PAGE EXTRACT:
━━━━━━━━━━━━━━━━━━━━
Q.“You mean to tell me that any white man ordered your bodies to be mutilated like that, and those parts of you carried to him?”
P P, O O, and all (shouting): “Yes! many white men. D E did it.”
Q.“You say this is true? Were many of you so treated after being shot?”
All (shouting out): “Nkoto! Nkoto!” (Very many! Very many!)
There was no doubt that these people were not inventing. Their vehemence, their flashing eyes, their excitement, was not simulated. Doubtless they exaggerated the numbers, but they were clearly telling what they knew and loathed. I was told that they often became so furious at the recollection of what had been done to them that they lost control over themselves. One of the men before me was getting into this state now.
I asked whether L* tribes were still running from their country, or whether they now stayed at home and worked voluntarily.
N N answered: “They cannot run away now—not easily; there are sentries in the country there between the Lake and this; besides, there are few people left.”
P P said: “We heard that letters came to the white men to say that the people were to be well treated. We heard that these letters had been sent by the big white men in ‘Mputu’ (Europe); but our white men tore up these letters, laughing, saying: ‘We are the “basango” and “banyanga” (fathers and mothers,i.e., elders). Those who write to us are only “bana” (children).’ Since we left our homes the white men have asked us to go home again. We have heard that they want us to go back, but we will not go. We are not warriors, and do not want to fight. We only want to live in peace with our wives and children, and so we stay here among the K*, who are kind to us, and will not return to our homes.”
Q.“Would you not like to go back to your homes? Would you not, in your hearts, all wish to return?”
A.(By many.) “We loved our country, but we will not trust ourselves to go back.”
P P: “Go, you white men, with the steamer to I*, and see what we have told you is true. Perhaps if other white men, who do not hate us, go there, Bula Matadi may stop from hating us, and we may be able to go home again.”
I asked to be pointed out any refugees from other tribes, if there were such, and they brought forward a lad who was a X**, and a man of the Z**. These two, answering me, said there were many with them from their tribes who had fled from their country.
Went on about fifteen minutes to another L* group of houses in the midst of the K* town. Found here mostly W**, an old Chief sitting in the open village Council-house with a Z** man and two lads. An old woman soon came and joined, and another man. The woman began talking with much earnestness. She said the Government had worked them so hard they had had no time to tend their fields and gardens, and they had starved to death. Her children had died; her sons had been killed. The two men, as she spoke, muttered murmurs of assent.
The old Chief said: “We used to hunt elephants long ago, there were plenty in our forests, and we got much meat; but Bula Matadi killed the elephant hunters because they could not get rubber, and so we starved. We were sent out to get rubber, and when we came back with little rubber we were shot.”
━━━━━━━━━━━━━━━━━━━━
CHALLENGE: Please extract the part of the testimony from "There was no" to "and worked voluntarily.", copying it word for word.

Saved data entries
━━━━━━━━━━━━━━━━━━━━
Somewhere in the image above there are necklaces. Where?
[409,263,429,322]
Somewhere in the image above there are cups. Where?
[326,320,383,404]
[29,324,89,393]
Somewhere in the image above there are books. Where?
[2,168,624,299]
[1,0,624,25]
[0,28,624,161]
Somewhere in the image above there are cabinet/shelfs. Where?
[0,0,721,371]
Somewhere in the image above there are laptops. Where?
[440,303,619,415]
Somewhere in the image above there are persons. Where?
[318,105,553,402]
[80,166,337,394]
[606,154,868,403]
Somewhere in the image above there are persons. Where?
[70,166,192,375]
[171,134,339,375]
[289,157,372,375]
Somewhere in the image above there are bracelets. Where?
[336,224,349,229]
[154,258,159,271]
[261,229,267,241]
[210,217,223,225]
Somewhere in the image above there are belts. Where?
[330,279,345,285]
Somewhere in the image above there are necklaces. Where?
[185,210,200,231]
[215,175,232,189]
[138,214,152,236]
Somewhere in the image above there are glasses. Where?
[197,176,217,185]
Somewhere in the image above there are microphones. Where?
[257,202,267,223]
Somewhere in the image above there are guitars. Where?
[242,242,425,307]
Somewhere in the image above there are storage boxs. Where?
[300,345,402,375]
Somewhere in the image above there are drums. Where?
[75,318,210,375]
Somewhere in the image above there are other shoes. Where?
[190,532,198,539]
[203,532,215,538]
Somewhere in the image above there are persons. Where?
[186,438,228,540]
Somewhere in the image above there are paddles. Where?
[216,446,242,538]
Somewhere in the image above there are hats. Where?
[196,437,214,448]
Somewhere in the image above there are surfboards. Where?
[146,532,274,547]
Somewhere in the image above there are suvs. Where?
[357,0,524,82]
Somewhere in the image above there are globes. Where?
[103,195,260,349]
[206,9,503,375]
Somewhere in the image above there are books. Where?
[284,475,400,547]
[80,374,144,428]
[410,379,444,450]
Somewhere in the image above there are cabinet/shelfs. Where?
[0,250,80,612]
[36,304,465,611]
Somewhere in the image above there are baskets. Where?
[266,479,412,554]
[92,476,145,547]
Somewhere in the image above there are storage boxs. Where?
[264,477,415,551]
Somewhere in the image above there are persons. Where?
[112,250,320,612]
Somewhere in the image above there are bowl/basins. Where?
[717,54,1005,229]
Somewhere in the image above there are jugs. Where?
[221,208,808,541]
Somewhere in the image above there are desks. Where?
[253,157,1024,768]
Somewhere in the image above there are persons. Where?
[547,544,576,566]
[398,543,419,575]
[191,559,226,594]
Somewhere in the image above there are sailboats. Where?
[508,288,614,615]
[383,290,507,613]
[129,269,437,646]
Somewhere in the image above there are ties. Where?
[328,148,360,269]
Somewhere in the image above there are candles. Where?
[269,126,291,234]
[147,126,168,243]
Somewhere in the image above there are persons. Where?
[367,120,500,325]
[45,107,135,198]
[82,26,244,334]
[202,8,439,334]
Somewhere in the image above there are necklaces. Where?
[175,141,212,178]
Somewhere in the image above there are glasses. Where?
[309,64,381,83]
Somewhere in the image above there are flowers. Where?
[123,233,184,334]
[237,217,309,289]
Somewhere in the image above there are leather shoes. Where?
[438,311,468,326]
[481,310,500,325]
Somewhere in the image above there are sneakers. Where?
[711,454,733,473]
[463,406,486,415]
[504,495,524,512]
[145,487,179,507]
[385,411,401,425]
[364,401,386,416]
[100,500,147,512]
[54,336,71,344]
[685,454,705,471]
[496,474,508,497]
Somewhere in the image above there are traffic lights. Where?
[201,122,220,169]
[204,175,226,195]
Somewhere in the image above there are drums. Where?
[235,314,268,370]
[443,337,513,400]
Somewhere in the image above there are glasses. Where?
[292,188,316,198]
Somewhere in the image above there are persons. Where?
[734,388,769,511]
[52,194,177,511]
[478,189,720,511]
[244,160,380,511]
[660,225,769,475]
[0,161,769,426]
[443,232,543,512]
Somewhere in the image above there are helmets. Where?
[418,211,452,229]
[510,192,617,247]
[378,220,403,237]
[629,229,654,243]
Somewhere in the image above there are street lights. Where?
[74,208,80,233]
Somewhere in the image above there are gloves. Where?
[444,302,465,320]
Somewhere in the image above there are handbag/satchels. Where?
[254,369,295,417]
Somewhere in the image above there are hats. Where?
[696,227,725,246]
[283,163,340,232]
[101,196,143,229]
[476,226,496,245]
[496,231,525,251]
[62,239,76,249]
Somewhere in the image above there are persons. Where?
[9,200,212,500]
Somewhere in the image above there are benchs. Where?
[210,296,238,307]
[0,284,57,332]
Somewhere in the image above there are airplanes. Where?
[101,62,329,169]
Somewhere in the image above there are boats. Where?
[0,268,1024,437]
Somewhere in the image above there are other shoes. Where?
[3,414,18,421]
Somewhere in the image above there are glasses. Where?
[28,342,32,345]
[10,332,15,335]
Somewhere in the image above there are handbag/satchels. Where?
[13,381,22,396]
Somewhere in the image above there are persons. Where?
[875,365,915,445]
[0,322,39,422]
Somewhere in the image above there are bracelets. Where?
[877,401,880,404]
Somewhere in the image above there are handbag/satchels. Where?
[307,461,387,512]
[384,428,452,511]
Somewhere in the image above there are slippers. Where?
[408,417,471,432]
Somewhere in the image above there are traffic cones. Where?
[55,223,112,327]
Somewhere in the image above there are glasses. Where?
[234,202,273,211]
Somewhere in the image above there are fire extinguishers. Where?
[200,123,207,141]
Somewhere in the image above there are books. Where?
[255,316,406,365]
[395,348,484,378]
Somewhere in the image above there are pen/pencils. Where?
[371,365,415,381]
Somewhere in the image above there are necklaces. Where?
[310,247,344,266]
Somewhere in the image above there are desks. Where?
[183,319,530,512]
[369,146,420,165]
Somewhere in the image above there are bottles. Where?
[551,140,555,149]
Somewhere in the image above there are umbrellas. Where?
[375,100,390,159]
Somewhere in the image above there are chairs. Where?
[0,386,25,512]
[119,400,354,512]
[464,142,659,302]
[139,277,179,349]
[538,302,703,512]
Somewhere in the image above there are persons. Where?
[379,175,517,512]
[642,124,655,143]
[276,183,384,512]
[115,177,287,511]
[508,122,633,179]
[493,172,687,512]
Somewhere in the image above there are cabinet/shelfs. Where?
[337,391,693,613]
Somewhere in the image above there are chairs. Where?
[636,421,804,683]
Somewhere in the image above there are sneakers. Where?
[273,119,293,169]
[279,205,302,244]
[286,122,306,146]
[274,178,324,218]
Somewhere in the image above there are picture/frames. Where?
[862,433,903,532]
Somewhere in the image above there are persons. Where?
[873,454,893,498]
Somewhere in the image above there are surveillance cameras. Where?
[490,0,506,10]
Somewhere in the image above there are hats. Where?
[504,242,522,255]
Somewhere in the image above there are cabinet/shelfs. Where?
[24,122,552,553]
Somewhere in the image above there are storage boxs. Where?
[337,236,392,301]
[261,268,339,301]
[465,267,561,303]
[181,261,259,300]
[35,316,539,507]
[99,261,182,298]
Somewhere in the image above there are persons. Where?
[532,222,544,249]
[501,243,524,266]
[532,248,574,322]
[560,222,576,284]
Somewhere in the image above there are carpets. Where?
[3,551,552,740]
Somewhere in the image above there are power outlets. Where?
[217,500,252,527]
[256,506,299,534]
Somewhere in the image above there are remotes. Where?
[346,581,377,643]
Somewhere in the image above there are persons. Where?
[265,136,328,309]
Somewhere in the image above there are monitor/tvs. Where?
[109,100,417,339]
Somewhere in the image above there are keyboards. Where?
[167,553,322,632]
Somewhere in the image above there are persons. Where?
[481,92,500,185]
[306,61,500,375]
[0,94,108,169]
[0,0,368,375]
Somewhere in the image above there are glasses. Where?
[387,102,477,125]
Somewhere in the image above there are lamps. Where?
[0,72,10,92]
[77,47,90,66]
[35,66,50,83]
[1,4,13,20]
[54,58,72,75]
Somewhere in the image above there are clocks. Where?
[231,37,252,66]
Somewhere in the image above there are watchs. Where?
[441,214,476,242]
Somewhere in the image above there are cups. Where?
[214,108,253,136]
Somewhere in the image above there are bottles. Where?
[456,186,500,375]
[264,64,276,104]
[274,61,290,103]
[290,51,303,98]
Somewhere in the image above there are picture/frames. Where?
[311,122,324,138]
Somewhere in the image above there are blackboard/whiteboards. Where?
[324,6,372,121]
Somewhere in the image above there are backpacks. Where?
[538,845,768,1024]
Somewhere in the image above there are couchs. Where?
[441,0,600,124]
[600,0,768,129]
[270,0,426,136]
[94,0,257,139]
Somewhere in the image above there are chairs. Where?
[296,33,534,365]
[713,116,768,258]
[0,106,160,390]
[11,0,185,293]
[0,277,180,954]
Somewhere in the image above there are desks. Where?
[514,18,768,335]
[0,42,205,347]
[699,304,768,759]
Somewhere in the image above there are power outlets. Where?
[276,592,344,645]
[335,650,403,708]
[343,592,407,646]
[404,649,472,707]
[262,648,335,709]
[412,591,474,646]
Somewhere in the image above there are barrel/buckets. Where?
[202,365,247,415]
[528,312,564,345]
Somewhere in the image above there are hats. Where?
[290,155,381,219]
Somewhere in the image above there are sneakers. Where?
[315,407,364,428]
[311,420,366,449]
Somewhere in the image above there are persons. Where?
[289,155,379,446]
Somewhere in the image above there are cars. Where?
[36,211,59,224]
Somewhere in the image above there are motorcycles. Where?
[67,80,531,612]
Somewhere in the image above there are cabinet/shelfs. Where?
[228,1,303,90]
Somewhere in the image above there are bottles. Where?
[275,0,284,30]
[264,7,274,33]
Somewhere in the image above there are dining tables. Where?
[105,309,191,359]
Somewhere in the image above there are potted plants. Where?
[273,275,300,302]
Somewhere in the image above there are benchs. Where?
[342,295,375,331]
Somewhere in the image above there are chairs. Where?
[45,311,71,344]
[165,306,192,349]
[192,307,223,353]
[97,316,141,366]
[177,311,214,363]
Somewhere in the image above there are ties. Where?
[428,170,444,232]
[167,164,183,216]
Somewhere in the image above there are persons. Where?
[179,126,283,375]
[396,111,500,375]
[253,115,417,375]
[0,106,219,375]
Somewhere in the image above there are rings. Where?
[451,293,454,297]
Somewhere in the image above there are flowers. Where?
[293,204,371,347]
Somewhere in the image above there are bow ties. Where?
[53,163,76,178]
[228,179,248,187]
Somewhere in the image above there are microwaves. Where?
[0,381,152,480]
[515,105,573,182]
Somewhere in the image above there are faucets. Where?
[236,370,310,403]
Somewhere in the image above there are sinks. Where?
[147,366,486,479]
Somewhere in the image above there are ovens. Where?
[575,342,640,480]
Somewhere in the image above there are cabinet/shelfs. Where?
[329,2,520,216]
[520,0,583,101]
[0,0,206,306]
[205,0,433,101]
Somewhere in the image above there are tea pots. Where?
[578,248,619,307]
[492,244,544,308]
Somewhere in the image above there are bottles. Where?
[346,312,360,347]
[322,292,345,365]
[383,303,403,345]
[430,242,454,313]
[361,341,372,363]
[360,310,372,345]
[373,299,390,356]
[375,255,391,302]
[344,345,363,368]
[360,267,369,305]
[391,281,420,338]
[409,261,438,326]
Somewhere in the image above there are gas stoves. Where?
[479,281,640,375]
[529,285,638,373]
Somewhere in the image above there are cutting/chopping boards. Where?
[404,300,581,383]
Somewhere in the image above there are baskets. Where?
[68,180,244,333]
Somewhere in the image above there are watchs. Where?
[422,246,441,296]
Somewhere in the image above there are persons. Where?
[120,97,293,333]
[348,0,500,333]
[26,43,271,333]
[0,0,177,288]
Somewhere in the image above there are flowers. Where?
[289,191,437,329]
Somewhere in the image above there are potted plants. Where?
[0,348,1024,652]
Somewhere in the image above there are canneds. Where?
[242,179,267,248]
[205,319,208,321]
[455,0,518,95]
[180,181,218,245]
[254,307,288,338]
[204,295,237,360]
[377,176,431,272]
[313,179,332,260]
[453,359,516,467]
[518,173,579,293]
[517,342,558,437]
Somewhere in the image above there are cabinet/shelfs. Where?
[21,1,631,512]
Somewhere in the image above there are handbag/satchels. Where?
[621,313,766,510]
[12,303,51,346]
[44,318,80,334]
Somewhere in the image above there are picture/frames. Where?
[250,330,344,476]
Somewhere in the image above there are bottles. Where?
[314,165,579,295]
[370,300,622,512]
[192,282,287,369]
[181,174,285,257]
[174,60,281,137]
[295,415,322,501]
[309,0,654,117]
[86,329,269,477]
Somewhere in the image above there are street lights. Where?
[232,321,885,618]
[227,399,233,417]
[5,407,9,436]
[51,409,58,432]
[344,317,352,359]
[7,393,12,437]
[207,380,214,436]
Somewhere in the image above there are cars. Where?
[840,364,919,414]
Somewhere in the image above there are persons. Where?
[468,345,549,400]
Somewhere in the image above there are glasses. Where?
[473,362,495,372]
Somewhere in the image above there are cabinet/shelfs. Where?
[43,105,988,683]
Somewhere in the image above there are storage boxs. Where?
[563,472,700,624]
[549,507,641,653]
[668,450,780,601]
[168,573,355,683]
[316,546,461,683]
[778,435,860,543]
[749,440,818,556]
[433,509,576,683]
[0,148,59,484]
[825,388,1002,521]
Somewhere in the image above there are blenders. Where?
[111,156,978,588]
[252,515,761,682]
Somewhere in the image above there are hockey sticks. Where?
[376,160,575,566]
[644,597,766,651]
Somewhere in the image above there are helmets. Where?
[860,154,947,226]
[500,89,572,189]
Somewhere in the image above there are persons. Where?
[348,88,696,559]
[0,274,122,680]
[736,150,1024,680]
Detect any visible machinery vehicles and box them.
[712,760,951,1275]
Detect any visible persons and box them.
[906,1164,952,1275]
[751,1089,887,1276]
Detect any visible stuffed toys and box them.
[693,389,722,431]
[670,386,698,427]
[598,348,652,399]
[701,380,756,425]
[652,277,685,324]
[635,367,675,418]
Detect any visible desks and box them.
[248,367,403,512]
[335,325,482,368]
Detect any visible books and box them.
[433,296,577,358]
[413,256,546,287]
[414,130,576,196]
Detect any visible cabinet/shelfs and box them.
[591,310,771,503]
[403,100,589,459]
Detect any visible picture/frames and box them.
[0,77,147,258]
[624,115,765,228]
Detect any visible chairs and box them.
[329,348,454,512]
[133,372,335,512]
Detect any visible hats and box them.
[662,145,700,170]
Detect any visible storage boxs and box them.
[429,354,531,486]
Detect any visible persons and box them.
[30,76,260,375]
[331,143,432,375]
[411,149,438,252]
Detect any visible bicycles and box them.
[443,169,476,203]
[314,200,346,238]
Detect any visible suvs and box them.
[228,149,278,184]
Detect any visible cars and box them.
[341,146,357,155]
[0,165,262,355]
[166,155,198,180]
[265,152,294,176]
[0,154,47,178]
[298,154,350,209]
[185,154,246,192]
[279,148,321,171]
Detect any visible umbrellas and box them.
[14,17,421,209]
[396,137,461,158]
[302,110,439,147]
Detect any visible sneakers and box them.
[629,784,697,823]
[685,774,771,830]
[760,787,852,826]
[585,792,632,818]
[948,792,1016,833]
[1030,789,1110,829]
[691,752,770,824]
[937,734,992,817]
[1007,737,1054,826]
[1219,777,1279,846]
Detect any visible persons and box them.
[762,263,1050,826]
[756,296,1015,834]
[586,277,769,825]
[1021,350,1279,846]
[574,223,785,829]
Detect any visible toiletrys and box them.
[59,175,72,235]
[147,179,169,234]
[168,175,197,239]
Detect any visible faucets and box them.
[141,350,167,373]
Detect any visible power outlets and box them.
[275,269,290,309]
━━━━━━━━━━━━━━━━━━━━
RESPONSE TO THIS EXERCISE:
There was no doubt that these people were not inventing. Their vehemence, their flashing eyes, their excitement, was not simulated. Doubtless they exaggerated the numbers, but they were clearly telling what they knew and loathed. I was told that they often became so furious at the recollection of what had been done to them that they lost control over themselves. One of the men before me was getting into this state now.
I asked whether L* tribes were still running from their country, or whether they now stayed at home and worked voluntarily.